#### [Page text]
But what happens when a Local Council issues a fire order that requires an owners corporation to carry out work to both common property and lot property. Does the Council have power to issue that order? And does the owners corporation have power to comply with the order and do work that affects lot property?

Planning Laws

The Environmental Planning and Assessment Act 1979 (EPA Act) gives a Local Council power to order the owner of premises to do things that are specified in the order in order the promote adequate fire safety in a building when provisions for fire safety in the building are inadequate to prevent, suppress or prevent the spread of fire. The EPA Act says that premises include a building and that an owner includes, in the case of land that is the subject of a strata scheme, an owners corporation. Therefore, the EPA Act gives a Local Council power to order an owners corporation to carry out work to improve fire safety to both common property and lot property.

Case Law

This was confirmed by the NSW Court of Appeal as long ago as 1985. In 1985, the Court decided the case of Proprietors of Strata Plan 159 v Parramatta City Council. In that case, the Council had issued a fire safety order to the owners corporation of a strata building which required the owners corporation to carry out fire safety upgrades principally in two lots which were to be used as a restaurant. The owners corporation challenged the order and argued that the order unfairly burdened other owners with the costs of carrying out fire safety upgrades predominately to those two lots. However, the Court concluded that the statutory language was clear in permitting a Council to issue a fire order against an owners corporation that required work to be done to lot property. The Court acknowledged that this meant that sometimes the costs of complying with a fire order would be shared by all of the owners even when the need for fire safety upgrades was confined exclusively to the lots of some of the owners which may seem inequitable.

#### [Excerpted records]

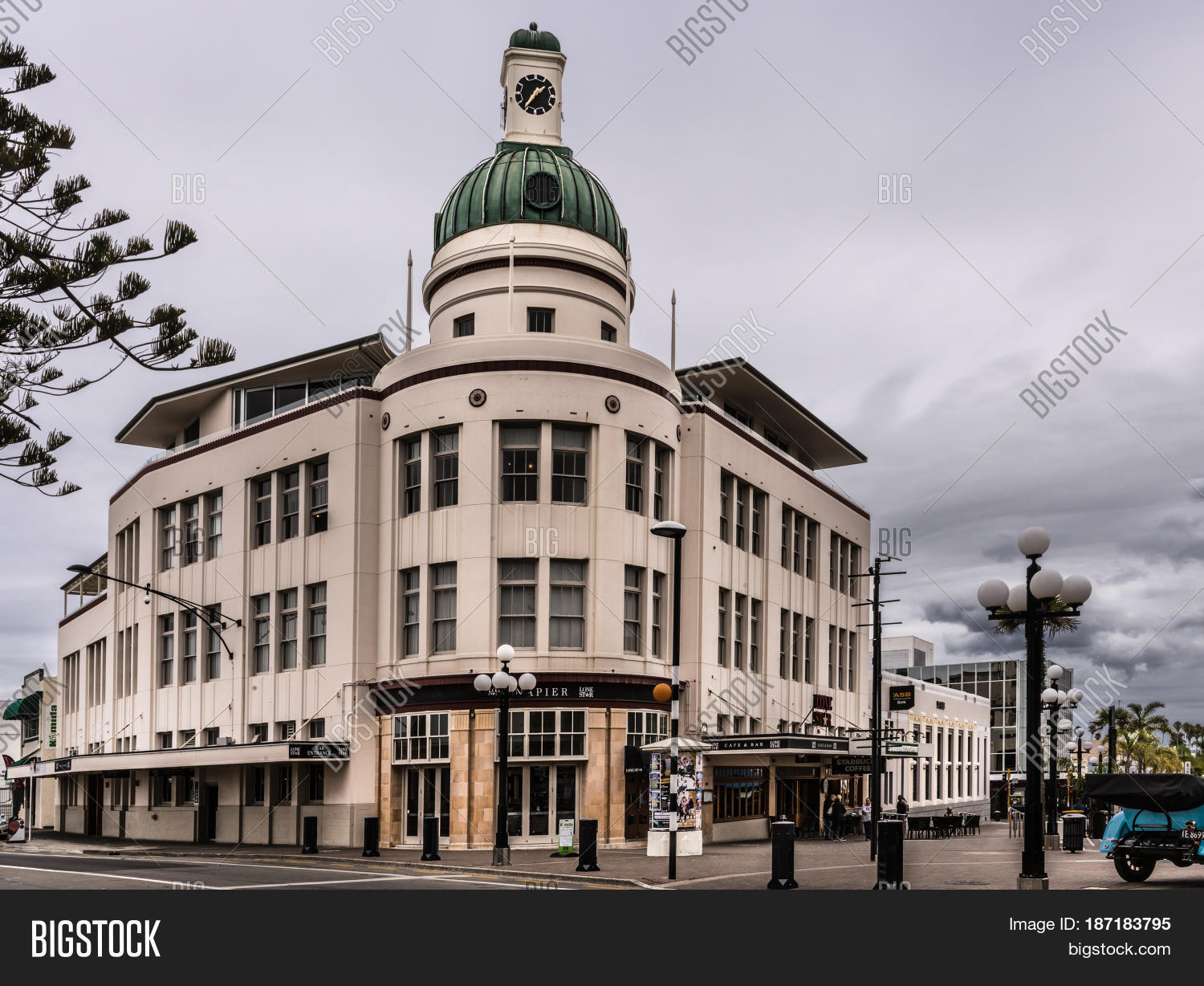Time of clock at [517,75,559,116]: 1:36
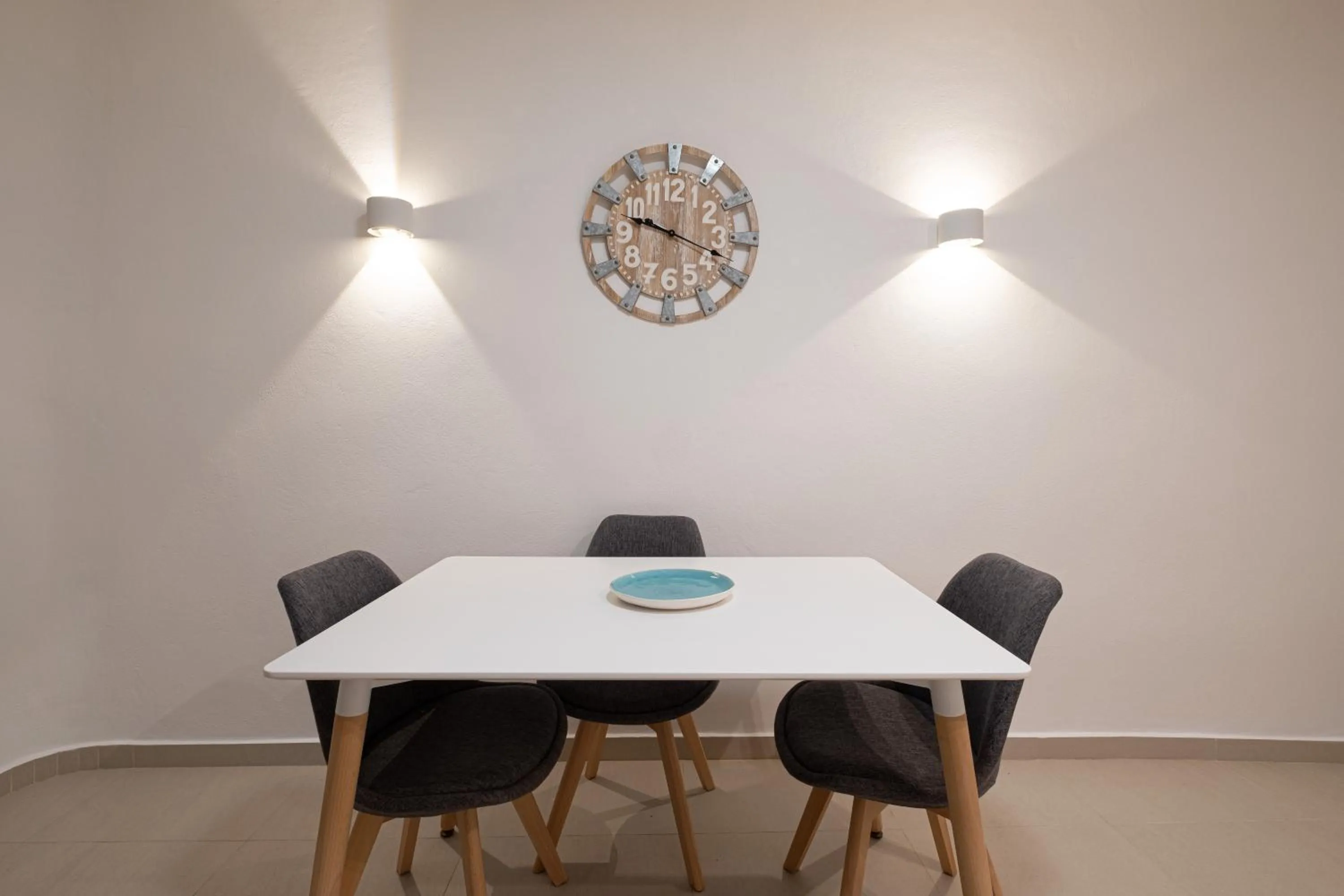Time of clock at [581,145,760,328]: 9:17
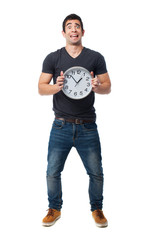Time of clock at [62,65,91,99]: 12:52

--

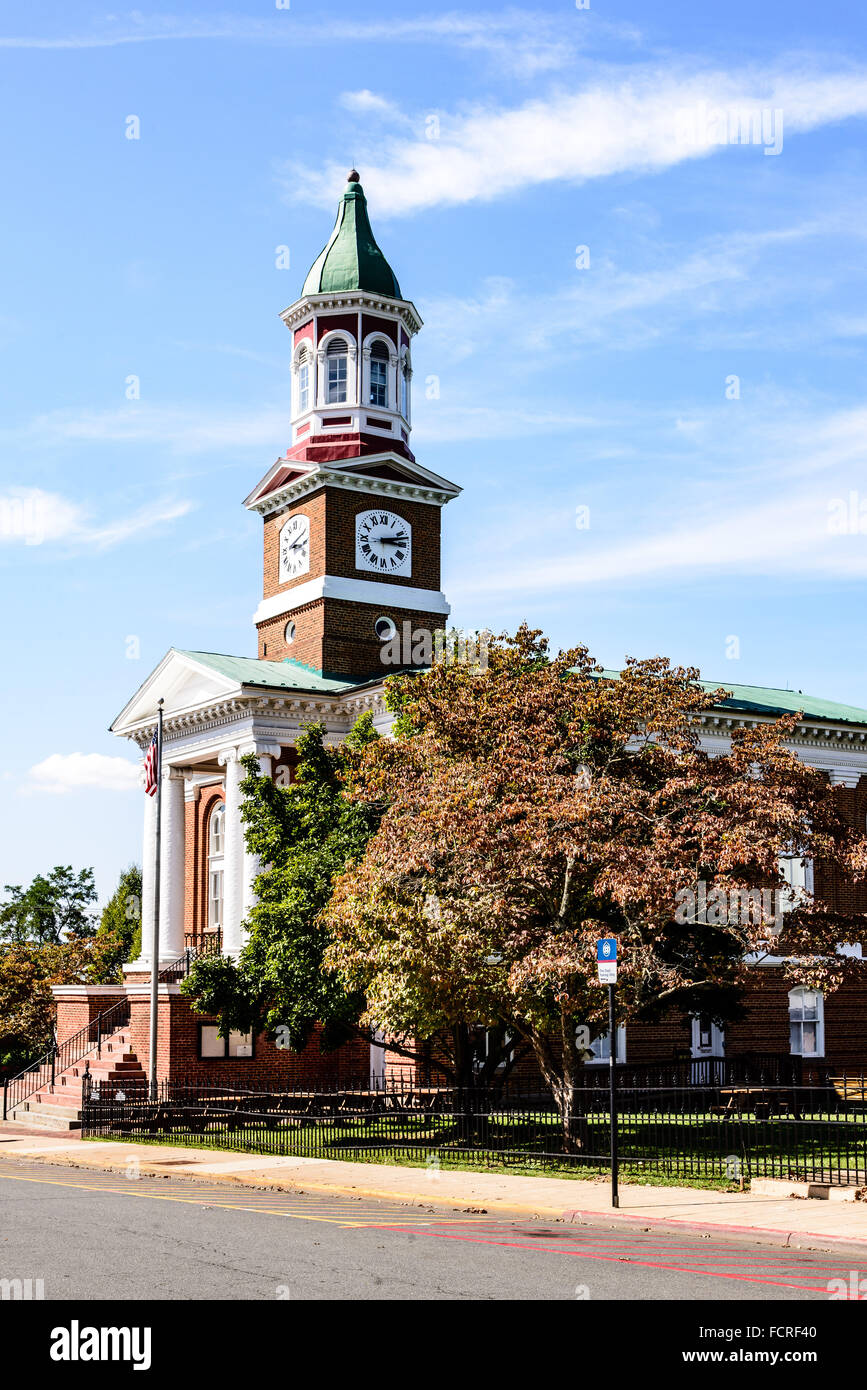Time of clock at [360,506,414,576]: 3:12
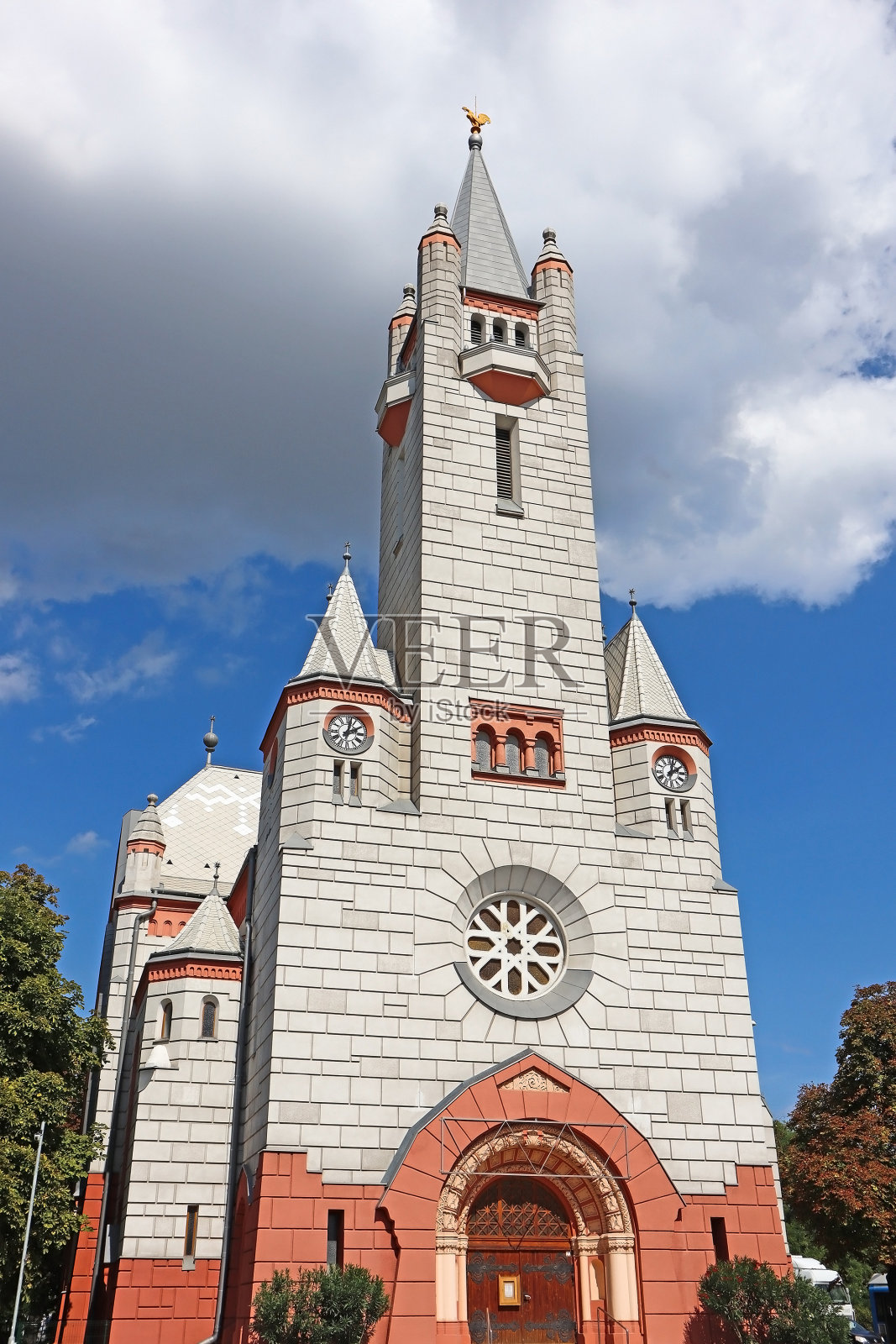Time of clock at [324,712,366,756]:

#### [Written task 1]
Please transcribe the part of the fire order article that opens with the words containing "Planning Laws" and closes with "safety to both common property and lot property.".
#### [Written task 2]
In the fire order article, which case did the NSW Court of Appeal decide in 1985?
The records have nothing to do with the article on fire orders.

#### [Task response 1]
Planning Laws

The Environmental Planning and Assessment Act 1979 (EPA Act) gives a Local Council power to order the owner of premises to do things that are specified in the order in order the promote adequate fire safety in a building when provisions for fire safety in the building are inadequate to prevent, suppress or prevent the spread of fire. The EPA Act says that premises include a building and that an owner includes, in the case of land that is the subject of a strata scheme, an owners corporation. Therefore, the EPA Act gives a Local Council power to order an owners corporation to carry out work to improve fire safety to both common property and lot property.

#### [Task response 2]
Proprietors of Strata Plan 159 v Parramatta City Council.